Palo Santo, segundo disco do Years & Years, foi descrito por Olly Alexander, vocalista do trio britânico, como uma obra conceitual que explora a sexualidade por uma perspectiva orgulhosamente queer. O trabalho, já disponível nos serviços de streaming, engrossa um movimento de artistas que têm utilizado a música pop para expandir a discussão sobre esses afetos, questionando modelos binários e pautados na heterossexualidade, a exemplo de Janelle Monáe, Hayley Kiyoko, Mnek, Troye Sivan, lá fora, e, aqui, Pabllo Vittar, Rico Dalasam, só para citar alguns.

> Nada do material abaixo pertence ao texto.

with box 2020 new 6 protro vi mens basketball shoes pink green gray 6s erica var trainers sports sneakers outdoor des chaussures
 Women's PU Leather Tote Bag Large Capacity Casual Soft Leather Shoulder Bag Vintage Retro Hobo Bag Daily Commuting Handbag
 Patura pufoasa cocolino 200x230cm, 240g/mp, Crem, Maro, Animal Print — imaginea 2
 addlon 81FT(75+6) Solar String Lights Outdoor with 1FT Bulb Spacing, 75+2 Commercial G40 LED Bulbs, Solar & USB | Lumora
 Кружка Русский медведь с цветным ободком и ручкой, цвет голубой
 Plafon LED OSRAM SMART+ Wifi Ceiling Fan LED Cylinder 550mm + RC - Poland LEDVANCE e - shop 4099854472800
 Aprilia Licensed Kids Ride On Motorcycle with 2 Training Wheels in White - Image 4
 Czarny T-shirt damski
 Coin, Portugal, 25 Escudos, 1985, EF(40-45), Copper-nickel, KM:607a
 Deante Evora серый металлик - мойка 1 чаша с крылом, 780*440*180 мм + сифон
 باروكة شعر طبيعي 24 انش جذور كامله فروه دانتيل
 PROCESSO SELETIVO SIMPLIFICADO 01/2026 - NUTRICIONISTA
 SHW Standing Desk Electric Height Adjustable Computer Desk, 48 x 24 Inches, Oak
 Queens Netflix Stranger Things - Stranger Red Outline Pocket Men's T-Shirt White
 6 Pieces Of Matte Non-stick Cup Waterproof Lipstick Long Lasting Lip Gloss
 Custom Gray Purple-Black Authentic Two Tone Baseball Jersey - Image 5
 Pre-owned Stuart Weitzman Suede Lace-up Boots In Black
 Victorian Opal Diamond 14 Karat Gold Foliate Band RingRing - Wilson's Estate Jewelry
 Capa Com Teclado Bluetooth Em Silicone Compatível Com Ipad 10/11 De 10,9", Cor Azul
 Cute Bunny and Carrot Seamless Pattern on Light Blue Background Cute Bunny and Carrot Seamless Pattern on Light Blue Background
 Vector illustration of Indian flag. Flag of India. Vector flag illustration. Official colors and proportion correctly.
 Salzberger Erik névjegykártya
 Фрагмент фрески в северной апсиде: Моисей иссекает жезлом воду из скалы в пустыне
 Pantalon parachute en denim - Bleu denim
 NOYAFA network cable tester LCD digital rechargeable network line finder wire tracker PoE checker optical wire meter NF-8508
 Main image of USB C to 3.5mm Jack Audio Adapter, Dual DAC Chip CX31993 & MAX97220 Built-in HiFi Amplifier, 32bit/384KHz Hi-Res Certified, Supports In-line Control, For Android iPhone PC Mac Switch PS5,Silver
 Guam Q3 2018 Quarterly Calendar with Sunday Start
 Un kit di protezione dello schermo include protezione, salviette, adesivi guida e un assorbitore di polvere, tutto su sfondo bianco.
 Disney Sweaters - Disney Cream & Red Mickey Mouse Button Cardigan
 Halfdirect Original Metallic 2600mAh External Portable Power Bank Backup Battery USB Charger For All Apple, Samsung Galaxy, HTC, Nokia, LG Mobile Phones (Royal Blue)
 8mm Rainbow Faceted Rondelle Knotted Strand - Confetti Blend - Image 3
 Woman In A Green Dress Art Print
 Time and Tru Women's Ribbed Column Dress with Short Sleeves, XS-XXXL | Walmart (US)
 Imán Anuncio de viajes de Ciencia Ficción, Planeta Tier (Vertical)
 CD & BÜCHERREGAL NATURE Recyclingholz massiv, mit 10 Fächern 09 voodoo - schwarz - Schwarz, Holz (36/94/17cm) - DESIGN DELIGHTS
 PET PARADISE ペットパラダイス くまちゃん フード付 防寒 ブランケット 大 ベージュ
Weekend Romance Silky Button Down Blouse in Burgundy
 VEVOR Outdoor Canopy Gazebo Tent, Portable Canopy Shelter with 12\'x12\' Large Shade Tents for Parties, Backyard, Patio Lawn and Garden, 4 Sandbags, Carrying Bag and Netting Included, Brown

Se por décadas as sexualidades “desviantes” da heterossexualidade eram abafadas na música pop, em 2018 há uma atmosfera de transformação. Os trabalhos de pioneiros como Elton John, George Michael, Boy George, Sylvester, Petshop Boys, entre outros, foram fundamentais para derrubar portas e abrir armários e essa nova geração da qual faz parte o Years & Years os reverencia e tem como missão intensificar essa luta, conquistando novos espaços.
“Em vários sentidos, este é o melhor momento que já houve para ser um artista gay. Nós não estaríamos onde estamos hoje sem todos os artistas gays que vieram antes de nós e quebraram várias barreiras. Mas as barreiras não acabaram, particularmente para os membros menos privilegiados da comunidade queer”, pontuou Olly Alexander à revista americana Paper.
Ele contou ainda que ao escrever o álbum de estreia do coletivo, Communion (2015), ainda tinha muito receio de usar pronomes masculinos para falar sobre seus romances. Esse receio foi se diluindo com a aceitação do disco, que se tornou um dos mais vendidos daquele ano no Reino Unido, e no clipe de faixas como Desire, o grupo já começava a explorar sem tantas reservas a questão da sexualidade.
Em Palo Santo, a escrita de Alexander fica ainda mais confessional e direta. O álbum conceito é ambientado em um espaço dominado por androides, brilhante, que desejam entender como funcionam as emoções humanas e, assim, precisam se confrontar com as dinâmicas de gênero e sexualidade.
Sanctify, faixa que abre o disco, fala sobre um relacionamento do vocalista com um homem heterossexual em luta com seu próprio desejo. “Você não precisa fingir para mim/ Eu vejo o que está embaixo da sua máscara/ Eu sou um homem como você/ Respiro os rituais da dança do dançarino (...) Santifique meu corpo com o amor que você anseia”, canta.
SEXO E ESPIRITUALIDADE
A questão sexual, no disco, dialoga com a espiritualidade. O nome do álbum faz referência ao pedaço de madeira usado por comunidades indígenas para afastar os maus espíritos. É também uma metáfora para o falo. Na faixa-título, Olly vela a perda de um amante (o disco é marcado tanto pelo êxtase sexual quanto pela dor da separação, fruto de um término recente do cantor).
“Acenda o fósforo e sussurre meu nome (queimando, queimando)/ Fale em línguas e espere até eu quebrar”, suplica de forma quase ritualística.
Up In Flames parece refletir sobre a descoberta da homossexualidade, um processo de florescimento (interno) e tentativa de opressão (interna e externa). “14 anos e está tudo desmoronando/ Você tem que ser forte, garoto/ Você tem que ser durão/ Você não sabe que é um homem”, entoa.
A cerimônia de libertação e crescimento do Years & Years não ignora os demônios pessoais (eles são referenciados a todo o momento). Ao invés, os encara e os expurga na pista de dança. As metáforas, agora, não são mais para ocultar e sim para reafirmar, sem vergonha, a própria identidade.